British Labour’s effort to repress knife crime
Britain has a knife crime problem. Nearly fifty thousand incidents of violence committed with sharp instruments occurred during the last year of reporting (ending in September 2023), with 282 murders in the previous year. The Labour Party, under the leadership of Keir Starmer, is calling for a “crackdown on the possession and sale of machetes, zombie knives and swords,” with a total ban on zombie knives, a policy choice that the Conservative government also supports, and a push to limit sales on websites such as Amazon. Penalties for illegal possession would be increased, and Labour would also like to put more police officers—the unarmed variety, presumably—on the streets and to go after more shoplifters and criminals who attack retail employees.
A zombie knife, I am sad to say, is a novelty gimmick whose chief characteristics involve cheap materials, often neon green in color, with a variety of serrations and odd angles in the blade, capitalizing on the recent popularity of the undead in movies and television, but whereas I am satisfied to raise a disdainful eyebrow in the direction of such objects, members of the British parliament see the need to ban them. What specifically the crackdown on machetes and swords would be in terms of the law and police enforcement is not made clear, though if the nation’s ratcheting up of laws against the possession of firearms is any guide, the future would see ever tighter restrictions eventually leading to outright bans.
The Labour Party’s proposal includes the remark that “in Britain we often pat ourselves on the back that we don’t have America’s gun violence crisis,” though it is worth noting that the homicide rate specifically in England and Wales, for which excellent data are available, has been consistently under two per hundred thousand for the entire time that the United States has existed, while weapons controls, at least for Protestants, only began to be onerous after the First World War, thanks to fears that returning soldiers might get uppity after their exposure to socialist ideas on the continent—see Joyce Lee Malcolm’s Guns and Violence: The English Experience for a detailed study of this.

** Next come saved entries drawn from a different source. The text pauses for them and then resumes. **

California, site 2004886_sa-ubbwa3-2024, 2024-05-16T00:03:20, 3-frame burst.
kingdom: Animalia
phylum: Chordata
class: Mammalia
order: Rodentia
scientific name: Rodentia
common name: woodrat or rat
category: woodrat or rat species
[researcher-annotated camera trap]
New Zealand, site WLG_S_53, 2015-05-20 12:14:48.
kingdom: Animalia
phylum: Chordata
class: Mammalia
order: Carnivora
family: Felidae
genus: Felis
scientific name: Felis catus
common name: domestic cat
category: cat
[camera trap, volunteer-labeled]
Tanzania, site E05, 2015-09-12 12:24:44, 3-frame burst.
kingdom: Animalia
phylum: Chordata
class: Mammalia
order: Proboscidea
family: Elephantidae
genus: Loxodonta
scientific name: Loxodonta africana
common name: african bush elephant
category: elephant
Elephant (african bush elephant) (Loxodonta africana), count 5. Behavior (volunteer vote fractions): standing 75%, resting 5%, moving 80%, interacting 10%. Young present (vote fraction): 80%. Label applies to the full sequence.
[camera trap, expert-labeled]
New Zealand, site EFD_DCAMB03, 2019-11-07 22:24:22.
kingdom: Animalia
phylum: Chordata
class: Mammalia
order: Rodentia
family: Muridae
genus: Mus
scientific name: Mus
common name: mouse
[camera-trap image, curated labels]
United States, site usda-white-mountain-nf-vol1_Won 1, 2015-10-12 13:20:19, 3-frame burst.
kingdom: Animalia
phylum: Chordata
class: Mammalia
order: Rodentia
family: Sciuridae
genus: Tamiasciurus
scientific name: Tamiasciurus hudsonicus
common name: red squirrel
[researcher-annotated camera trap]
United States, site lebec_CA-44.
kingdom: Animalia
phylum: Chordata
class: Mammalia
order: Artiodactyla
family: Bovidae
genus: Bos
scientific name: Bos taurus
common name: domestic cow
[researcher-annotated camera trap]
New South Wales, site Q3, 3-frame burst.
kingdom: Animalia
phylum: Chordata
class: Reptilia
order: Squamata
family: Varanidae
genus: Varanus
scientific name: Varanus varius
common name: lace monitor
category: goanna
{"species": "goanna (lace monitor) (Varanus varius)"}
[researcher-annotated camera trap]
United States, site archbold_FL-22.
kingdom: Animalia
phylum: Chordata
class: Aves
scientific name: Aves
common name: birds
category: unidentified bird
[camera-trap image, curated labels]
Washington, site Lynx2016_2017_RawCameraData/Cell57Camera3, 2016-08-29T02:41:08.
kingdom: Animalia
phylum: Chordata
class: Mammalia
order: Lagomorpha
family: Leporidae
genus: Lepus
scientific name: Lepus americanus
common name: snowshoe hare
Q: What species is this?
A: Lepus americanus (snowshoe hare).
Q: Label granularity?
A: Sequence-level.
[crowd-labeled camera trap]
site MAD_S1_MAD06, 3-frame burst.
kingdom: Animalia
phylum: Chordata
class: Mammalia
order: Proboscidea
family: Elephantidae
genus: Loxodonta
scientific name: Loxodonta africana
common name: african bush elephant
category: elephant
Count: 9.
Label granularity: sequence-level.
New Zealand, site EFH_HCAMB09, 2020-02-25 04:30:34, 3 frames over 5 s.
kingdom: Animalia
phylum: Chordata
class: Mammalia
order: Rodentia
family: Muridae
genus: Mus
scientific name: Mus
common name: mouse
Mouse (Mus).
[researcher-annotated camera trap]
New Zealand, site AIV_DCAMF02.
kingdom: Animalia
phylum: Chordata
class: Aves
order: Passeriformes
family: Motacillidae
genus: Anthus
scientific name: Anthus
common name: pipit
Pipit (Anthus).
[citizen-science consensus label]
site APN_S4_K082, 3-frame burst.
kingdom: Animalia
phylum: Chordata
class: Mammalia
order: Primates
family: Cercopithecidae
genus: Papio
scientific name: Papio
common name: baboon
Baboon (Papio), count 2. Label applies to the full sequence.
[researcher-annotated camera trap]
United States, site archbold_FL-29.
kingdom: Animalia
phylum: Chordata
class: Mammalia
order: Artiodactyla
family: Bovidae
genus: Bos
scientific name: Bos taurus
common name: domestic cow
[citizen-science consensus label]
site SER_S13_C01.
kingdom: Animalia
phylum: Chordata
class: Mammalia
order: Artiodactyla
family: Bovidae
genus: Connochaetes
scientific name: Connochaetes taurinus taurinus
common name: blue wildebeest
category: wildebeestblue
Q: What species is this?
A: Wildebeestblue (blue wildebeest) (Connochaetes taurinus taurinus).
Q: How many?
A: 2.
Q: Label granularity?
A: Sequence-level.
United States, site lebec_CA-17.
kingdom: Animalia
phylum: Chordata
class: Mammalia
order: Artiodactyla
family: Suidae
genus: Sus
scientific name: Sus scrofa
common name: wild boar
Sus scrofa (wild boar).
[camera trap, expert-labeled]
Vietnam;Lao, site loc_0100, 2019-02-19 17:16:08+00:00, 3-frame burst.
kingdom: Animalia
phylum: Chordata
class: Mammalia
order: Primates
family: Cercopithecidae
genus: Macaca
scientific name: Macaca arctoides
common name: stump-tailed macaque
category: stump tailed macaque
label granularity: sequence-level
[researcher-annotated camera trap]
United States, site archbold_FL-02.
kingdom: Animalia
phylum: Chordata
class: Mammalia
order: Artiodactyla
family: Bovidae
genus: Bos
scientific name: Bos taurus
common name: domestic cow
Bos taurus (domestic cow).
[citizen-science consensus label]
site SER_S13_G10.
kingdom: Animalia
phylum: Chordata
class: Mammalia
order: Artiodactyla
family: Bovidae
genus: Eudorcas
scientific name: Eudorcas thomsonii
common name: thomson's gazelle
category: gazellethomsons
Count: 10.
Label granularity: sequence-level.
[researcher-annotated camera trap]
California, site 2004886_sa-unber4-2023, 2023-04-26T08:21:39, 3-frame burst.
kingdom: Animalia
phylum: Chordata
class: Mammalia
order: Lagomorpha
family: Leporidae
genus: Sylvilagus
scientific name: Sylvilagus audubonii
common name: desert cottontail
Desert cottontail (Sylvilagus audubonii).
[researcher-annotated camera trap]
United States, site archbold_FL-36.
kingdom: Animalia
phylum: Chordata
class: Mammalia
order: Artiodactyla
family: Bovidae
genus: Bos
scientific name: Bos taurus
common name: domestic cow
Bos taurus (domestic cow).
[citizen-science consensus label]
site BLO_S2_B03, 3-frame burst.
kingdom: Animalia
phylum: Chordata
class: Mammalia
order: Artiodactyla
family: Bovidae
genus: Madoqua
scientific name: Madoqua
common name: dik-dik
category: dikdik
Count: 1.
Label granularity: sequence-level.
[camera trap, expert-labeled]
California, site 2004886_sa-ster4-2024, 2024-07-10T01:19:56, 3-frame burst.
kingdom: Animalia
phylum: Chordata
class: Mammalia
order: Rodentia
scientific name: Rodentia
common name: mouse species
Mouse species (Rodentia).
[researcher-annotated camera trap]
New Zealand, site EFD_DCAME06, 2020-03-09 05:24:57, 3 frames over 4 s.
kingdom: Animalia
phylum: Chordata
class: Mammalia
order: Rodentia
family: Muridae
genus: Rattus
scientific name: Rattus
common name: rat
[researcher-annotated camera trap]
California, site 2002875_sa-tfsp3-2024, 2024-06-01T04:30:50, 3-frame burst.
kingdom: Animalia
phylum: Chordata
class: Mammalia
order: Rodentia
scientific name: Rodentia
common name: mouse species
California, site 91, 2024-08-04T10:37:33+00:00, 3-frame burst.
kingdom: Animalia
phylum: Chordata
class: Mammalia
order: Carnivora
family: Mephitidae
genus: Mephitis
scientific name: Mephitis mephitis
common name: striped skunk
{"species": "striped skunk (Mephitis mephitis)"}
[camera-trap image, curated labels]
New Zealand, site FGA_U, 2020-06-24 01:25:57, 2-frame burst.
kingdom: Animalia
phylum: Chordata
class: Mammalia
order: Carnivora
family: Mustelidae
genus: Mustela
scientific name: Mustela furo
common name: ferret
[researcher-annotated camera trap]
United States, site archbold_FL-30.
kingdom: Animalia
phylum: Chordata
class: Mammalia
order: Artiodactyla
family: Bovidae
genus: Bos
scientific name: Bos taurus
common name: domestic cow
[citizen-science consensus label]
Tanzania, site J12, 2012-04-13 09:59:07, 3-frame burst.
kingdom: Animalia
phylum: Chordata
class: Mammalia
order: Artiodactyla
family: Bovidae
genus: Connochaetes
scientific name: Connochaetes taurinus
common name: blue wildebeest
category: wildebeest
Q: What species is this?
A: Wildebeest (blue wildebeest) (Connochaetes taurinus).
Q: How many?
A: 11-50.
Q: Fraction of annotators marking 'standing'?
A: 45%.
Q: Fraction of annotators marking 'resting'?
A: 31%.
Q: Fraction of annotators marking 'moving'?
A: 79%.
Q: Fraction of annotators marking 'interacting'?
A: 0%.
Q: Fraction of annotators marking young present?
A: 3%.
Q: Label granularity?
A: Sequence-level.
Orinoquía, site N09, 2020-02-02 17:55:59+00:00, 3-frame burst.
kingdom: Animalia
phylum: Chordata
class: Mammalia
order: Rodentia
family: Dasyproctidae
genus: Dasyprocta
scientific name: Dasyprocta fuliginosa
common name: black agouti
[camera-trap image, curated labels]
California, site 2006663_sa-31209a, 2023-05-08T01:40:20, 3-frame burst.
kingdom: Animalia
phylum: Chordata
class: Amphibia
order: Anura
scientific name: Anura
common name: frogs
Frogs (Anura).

Nevertheless, in an island on which lethal violence is rare—outside of the jurisdictions seen to by Commander Dalgliesh or Chief Inspector Morse, naturally—the impression of criminals, armed with blades and going about slashing and stabbing people, must be shocking.
Much of that violence is being committed by youths in gangs, as the Labour proposal reflects with its focus on diverting these precocious criminals into programs designed to help them… somehow. Perhaps British teens could be encouraged to play basketball after school. Working out that Brexit was a bad idea is something that Labour is nearing, though rejoining the European Union is not something that Starmer is willing to do. Nor does the party appear to entertain the thought of returning to their leftist roots after decades of lurching to the right. But more cops on the streets and harsher penalties are appealing promises to make to nervous bourgeois voters.
I do have to wonder if strange politicians lying in parliaments confiscating swords is a sound basis for a system of government, but that is for the British people to decide sometime before the end of January 2025. They may wish to ask themselves what the effect of these proposals could be. As Matt Easton, weapons historian and former consultant to the British government about knife crimes and host of the Scholagladiatoria channel, pointed out, making life more difficult for the law-abiding owners of garden implements and antique swords is not going to improve their safety, nor has disarming British people who are not out looking for trouble, but if what Labour has said here is correct, much of the violence their nation is experiencing is committed by gangs against gangs. The perpetrators, youths engaged in crime, would not be covered by legalizing the carrying of weapons for self-defense, however much the latter policy might allow those bourgeois voters to feel secure and thereby to cease caring about “those people” getting hurt.
The solution—one that Tories and Labour, Republicans and Democrats seem congenitally incapable of choosing—is to lift people out of the hopeless inopportunity that the neo-liberal consensus has trapped them in, be those people recent immigrants and their children, the native-born working class whose jobs are free to cross borders while the workers remain behind, or the disillusioned youth who daily receive the message that success is only available to the clever criminal if one is not to the manner of the elites born.
But the answer that government after government on both sides of the pond and at all levels of late has been to repress the bloody peasants. And those peasants—having to spend all their time working two and three jobs only to fall short at the end of each month and filling out forms to get what medical care for themselves or their families is grudgingly offered—have so far accepted this state of affairs. Perhaps taking knives away from Britons and throwing people who were so armed in prison will be the alarm call there with regard to how much the leadership views ordinary people with contempt.